_LA CONSIGNE_
Écrivez la suite du texte sur l'IA embarquée en Europe, en reprenant juste après sa dernière phrase.

_EXTRAIT CITÉ_
• • • •

Permettre à l'Europe et la France de jouer également un rôle de leader sur ce marché est crucial pour sauvegarder notre industrie. Sans une maîtrise de ces nouveaux systèmes, notre pays perdra sa position de leader dans le monde de l'embarqué. Les avions, les voitures, les systèmes télécoms risquent de ne plus être développés en France ou en Europe, tout comme on n'y développe plus d'ordinateur ni de téléphone portable à l'heure actuelle, sans parler de ne plus maîtriser des technologies critiques pour leur souveraineté.

En effet, la crise du Covid-19 a fait davantage prendre conscience que l'Europe doit être plus autonome face à ses voisins américains et asiatiques, que ce soit au niveau des approvisionnements en matières premières, sur les technologies utilisées ou pour la maîtrise des données.

Pourquoi l'Europe peut gagner cette bataille technologique ?

Tout d'abord, car cette bataille se joue sur le terrain de l'embarqué, secteur sur lequel l'Europe se positionne depuis toujours comme leader, grâce à ses donneurs d'ordre, fleurons nationaux, comme AIRBUS, SAFRAN ou THALES pour l'aéronautique et la défense, comme Renault, BMW ou d'autres grands constructeurs automobile, pour ne citer que ces secteurs. L'Europe profite également d'un écosystème s'appuyant sur un environnement académique et des laboratoires de pointe dans le domaine de l'intelligence artificielle, capable de relever ce défi. Enfin, elle possède des entreprises innovantes comme Kalray, qui font figure de pionniers dans cette industrie et qui proposent des solutions déjà matures sur l'intelligence embarquée.

Le défi actuel est de garantir que l'Europe puisse avoir accès, de manière ouverte, aux technologies nécessaires pour demain. Et plus généralement, de continuer à permettre aux sociétés européennes et françaises, qui déploient actuellement ces solutions et qui rivalisent sur un plan mondial, de poursuivre leurs investissements massifs afin qu'elles puissent garder cette avance technologique qui leur permettra de prendre des positions de leader dans le monde tant qu'il en est encore temps.

Favoriser l'IA embarquée dans le soutien plus global de l'IA dans le PIA4 est un pari raisonnable et à fort retour sur investissement : les besoins sont modérés (quelques centaines de millions d'euros) au regard des montants qui seraient nécessaires pour, par exemple, recréer une industrie souveraine de production de semi-conducteurs (plusieurs dizaines de milliards d'euros).

• • • •

_ENREGISTREMENTS FOURNIS_
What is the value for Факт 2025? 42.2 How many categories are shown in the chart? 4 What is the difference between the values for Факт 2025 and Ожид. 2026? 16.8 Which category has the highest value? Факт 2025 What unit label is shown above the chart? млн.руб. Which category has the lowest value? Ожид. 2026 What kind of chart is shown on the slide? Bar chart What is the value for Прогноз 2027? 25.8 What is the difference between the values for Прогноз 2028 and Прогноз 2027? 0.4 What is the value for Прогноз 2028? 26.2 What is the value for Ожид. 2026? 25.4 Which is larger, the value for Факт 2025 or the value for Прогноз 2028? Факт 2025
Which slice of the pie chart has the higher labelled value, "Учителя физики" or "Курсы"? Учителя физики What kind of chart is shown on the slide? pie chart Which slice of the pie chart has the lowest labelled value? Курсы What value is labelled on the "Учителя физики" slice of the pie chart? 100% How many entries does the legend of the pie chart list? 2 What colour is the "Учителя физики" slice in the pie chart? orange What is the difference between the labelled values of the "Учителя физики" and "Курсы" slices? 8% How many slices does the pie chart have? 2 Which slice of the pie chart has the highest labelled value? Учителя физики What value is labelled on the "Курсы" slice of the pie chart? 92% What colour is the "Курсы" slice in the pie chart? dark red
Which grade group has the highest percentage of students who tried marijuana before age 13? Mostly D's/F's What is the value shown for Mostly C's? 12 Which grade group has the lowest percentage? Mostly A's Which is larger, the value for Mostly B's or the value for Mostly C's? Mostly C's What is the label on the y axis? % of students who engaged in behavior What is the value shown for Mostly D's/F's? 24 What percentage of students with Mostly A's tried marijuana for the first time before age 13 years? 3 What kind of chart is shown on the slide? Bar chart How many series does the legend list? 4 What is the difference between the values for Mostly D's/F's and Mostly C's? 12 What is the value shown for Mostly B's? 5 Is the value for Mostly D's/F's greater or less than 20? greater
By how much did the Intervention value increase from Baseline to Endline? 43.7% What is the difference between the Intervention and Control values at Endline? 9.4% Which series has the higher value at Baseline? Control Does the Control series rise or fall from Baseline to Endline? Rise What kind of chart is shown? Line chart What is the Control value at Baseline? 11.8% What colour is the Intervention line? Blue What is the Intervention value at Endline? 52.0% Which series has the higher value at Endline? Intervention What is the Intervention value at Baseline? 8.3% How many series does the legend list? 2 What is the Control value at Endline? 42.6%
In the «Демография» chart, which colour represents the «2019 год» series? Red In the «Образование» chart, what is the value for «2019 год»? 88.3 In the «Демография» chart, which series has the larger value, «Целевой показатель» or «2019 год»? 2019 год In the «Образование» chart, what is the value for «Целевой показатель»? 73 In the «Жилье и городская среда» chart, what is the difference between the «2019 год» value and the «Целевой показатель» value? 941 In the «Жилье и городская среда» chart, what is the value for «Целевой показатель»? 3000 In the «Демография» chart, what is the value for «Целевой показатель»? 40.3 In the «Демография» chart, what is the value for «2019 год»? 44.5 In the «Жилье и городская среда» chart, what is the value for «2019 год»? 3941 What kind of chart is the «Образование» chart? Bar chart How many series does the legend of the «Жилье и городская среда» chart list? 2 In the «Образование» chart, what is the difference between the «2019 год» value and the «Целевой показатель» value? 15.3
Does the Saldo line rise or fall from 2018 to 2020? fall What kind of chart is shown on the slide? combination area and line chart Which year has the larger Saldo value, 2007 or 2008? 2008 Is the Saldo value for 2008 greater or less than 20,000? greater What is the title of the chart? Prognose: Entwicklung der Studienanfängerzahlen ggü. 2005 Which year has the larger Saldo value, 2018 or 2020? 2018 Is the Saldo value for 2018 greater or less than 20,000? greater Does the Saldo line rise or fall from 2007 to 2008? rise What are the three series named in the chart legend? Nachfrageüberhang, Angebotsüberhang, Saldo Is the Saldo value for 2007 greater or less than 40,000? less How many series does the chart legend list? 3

• • • •

_VOTRE RÉPONSE_
L'expertise et les acteurs sont présents et à la pointe de l'industrie. Le retour sur investissement devrait être rapide. Si investir dans les technologies quantiques nous permettra d'assoir un rôle de leader à horizon 2040 - 2050, investir aujourd'hui dans l'IA embarquée permettra à l'Europe de conserver son leadership pour les 15 prochaines années.

Source : entreprise Kalray.

2. Le financement du plan « Batteries »

Par avenant du 3 août 2020 à la convention liant l'État à Bpifrance, un volet relatif au développement de capacités industrielles à la production a été introduit au sein de l'action « Accompagnement et transformation des filières » du programme 423.

Ce volet a vocation à financer, à hauteur de 335 millions d'euros en subventions :

- le plan « Batteries » , destiné à développer et industrialiser de nouvelles générations de cellules et de modules de batteries pour les véhicules électriques ;

- le développement de nouvelles capacités de production pour répondre à la crise sanitaire (infrastructures d'essais, de développement ou de production de médicaments).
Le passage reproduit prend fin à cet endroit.